Ada beberapa akun Instagram dan Facebook lain yang juga ikut menyebarkan hal ini, yaitu meminta masyarakat ikut aktif dan melaporkan kepada mereka bila mengetahui ada perbuatan asusila.

Tindakan ini tidak hanya memancing persekusi, mengajak masyarakat yang main hakim sendiri, namun juga mengajak masyarakat supaya menjadi polisi moral buat orang lain, dengan standart pemikirannya sendiri tanpa berusaha mencari atau tidak mau tahu kebenarannya. Mereka hanya menggunakan asumsi dan sumbu pendek mereka, apalagi bila itu menyangkut menyangkut hak seksualitas seseorang, juga hak para Lesbian, Gay, Biseksual dan Transgender (LGBT).

Kita sudah sering mendengar hal seperti ini, penggrebekan di tempat kos atau sweeping tempat kost. Dua orang beda jenis kelamin atau bisa sama jenis kelamin dalam satu ruangan juga akan diduga sedang melakukan hubungan seks.

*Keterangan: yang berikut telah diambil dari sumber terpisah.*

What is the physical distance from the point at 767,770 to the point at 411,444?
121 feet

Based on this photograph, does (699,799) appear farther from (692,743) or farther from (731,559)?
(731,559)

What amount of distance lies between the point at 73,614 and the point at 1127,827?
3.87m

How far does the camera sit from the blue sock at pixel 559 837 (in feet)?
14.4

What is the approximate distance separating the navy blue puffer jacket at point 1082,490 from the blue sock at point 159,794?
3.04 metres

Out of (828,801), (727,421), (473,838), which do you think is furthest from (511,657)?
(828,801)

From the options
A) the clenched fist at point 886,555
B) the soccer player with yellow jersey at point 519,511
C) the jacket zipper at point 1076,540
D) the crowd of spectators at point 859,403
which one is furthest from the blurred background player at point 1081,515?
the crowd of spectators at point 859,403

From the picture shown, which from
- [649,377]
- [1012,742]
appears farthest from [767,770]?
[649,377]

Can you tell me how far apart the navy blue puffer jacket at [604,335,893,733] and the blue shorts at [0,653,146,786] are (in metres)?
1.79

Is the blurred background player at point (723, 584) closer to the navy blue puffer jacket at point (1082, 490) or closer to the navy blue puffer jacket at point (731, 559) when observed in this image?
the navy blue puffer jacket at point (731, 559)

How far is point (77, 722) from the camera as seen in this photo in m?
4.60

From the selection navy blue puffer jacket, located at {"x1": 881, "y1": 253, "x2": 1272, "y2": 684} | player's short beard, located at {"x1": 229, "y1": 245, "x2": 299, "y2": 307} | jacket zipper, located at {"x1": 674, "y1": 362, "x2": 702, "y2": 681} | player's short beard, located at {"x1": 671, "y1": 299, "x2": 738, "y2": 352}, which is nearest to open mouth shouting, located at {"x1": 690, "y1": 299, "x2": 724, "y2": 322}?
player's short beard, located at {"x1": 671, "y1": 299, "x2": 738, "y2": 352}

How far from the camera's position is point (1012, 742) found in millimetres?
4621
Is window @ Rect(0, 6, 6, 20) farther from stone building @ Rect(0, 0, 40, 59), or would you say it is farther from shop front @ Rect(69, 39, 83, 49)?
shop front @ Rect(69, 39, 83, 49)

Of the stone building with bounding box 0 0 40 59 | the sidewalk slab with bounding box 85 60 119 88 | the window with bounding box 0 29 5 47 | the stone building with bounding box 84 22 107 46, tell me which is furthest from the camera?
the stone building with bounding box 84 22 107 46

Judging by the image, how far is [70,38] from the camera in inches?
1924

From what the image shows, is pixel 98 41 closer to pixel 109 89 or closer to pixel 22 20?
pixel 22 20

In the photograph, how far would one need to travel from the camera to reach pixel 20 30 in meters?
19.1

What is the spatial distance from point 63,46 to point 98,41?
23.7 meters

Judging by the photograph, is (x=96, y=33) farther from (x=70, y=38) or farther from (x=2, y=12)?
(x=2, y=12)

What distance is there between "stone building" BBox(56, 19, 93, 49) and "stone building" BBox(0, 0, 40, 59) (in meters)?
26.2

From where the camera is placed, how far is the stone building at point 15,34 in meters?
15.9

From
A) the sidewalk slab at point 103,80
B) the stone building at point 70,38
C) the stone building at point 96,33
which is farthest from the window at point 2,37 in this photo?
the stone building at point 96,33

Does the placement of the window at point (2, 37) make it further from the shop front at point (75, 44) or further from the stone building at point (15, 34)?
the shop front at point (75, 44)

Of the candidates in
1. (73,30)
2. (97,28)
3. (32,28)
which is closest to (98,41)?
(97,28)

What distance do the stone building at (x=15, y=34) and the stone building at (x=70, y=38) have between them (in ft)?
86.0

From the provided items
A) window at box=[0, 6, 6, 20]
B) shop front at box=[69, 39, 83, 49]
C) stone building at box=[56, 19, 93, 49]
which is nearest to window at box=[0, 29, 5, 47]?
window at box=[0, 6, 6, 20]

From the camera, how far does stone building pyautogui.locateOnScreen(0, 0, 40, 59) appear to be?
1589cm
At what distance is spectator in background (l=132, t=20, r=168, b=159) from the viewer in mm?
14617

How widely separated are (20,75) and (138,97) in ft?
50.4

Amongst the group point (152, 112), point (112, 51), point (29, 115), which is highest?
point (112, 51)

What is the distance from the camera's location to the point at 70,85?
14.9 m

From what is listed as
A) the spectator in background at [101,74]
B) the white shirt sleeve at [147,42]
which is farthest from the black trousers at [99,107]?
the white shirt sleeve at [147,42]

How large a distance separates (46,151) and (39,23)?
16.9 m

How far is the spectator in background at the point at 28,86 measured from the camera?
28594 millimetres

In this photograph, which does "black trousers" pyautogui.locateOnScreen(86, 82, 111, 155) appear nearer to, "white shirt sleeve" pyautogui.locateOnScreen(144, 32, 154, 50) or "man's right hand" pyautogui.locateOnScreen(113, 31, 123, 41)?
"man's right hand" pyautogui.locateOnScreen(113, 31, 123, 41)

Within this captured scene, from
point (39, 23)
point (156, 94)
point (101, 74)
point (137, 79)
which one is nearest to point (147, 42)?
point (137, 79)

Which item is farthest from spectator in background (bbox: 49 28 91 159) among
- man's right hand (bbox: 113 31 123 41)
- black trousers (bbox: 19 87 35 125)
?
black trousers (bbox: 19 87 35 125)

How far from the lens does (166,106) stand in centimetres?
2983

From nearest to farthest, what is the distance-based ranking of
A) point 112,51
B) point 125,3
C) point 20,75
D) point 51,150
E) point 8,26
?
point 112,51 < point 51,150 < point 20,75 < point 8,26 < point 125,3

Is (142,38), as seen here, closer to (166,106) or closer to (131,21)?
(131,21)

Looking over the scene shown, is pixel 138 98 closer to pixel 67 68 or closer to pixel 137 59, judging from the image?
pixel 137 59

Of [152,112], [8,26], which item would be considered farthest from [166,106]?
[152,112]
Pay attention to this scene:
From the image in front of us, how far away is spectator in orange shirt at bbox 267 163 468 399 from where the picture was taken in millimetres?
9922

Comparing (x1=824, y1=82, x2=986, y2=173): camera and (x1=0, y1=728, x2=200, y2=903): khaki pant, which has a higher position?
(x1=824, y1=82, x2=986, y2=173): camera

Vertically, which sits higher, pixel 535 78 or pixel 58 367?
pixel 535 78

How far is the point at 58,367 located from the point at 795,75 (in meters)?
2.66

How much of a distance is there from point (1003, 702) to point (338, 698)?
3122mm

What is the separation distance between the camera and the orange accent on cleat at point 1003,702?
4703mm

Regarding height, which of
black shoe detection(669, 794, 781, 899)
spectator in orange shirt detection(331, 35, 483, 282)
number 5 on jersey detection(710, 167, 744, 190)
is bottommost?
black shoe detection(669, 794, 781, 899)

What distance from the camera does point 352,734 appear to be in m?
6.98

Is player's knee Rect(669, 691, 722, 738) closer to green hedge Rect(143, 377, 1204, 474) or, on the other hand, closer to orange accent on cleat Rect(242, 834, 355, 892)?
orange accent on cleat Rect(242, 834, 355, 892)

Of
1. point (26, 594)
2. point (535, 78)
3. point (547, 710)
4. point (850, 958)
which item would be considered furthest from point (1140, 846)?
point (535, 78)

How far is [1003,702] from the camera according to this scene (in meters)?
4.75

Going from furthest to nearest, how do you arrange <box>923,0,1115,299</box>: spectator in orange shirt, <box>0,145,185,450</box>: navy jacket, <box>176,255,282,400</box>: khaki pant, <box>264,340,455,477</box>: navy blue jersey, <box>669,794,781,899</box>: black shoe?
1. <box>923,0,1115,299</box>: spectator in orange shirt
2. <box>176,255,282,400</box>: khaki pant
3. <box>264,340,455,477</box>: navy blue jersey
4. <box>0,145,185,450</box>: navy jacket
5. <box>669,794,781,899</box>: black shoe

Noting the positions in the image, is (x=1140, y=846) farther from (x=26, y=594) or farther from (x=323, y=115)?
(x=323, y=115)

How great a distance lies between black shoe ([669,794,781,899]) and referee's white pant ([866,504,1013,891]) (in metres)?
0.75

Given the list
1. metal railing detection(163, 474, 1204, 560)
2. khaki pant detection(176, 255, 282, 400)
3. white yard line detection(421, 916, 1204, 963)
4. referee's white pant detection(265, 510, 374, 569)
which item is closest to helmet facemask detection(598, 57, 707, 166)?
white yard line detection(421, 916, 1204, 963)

Mengungkapkan kasih sayang atau perasaan cinta menjadi sesuatu yang tabu, tetapi mengungkapkan kebencian malah menjadi sesuatu yang dianggap heroik dan membanggakan. Padahal menyebarkan hal yang tidak diklarifikasi, diverifikasi terlebih dahulu ini sama saja dengan mengajak masyarakat yang penuh curiga dan memasang mata awas terhadap perilaku orang lain. Mungkin setelah ini bila kita hendak keluar rumah atau kemana saja, kita harus membawa fotocopy kartu keluarga, buku nikah, akte perkawinan dan juga mungkin akte kelahiran karena semua hak seksualitas kita berada dalam pengawasan.

Ini tentu bisa menimpa siapa saja. Siapa tahu seorang ayah akan disangka pedofilia atau suka kepada anaknya sendiri karena menunjukkan rasa sayangnya ketika sedang di jalan.

Kita jadi seperti orang yang kekurangan kasih sayang atau mungkin tidak pernah mengekspresikan kasih sayang sehingga bila melihat orang bersikap mesra jadi terkaget-kaget dan langsung berpikir kotor. Menjadikan prasangka sebagai alat pembenaran pelanggaran privasi orang lain. Menggunakan dalil untuk menjaga moral tanpa melihat bahwa yang dilakukan itu melanggar hak privasi orang lain.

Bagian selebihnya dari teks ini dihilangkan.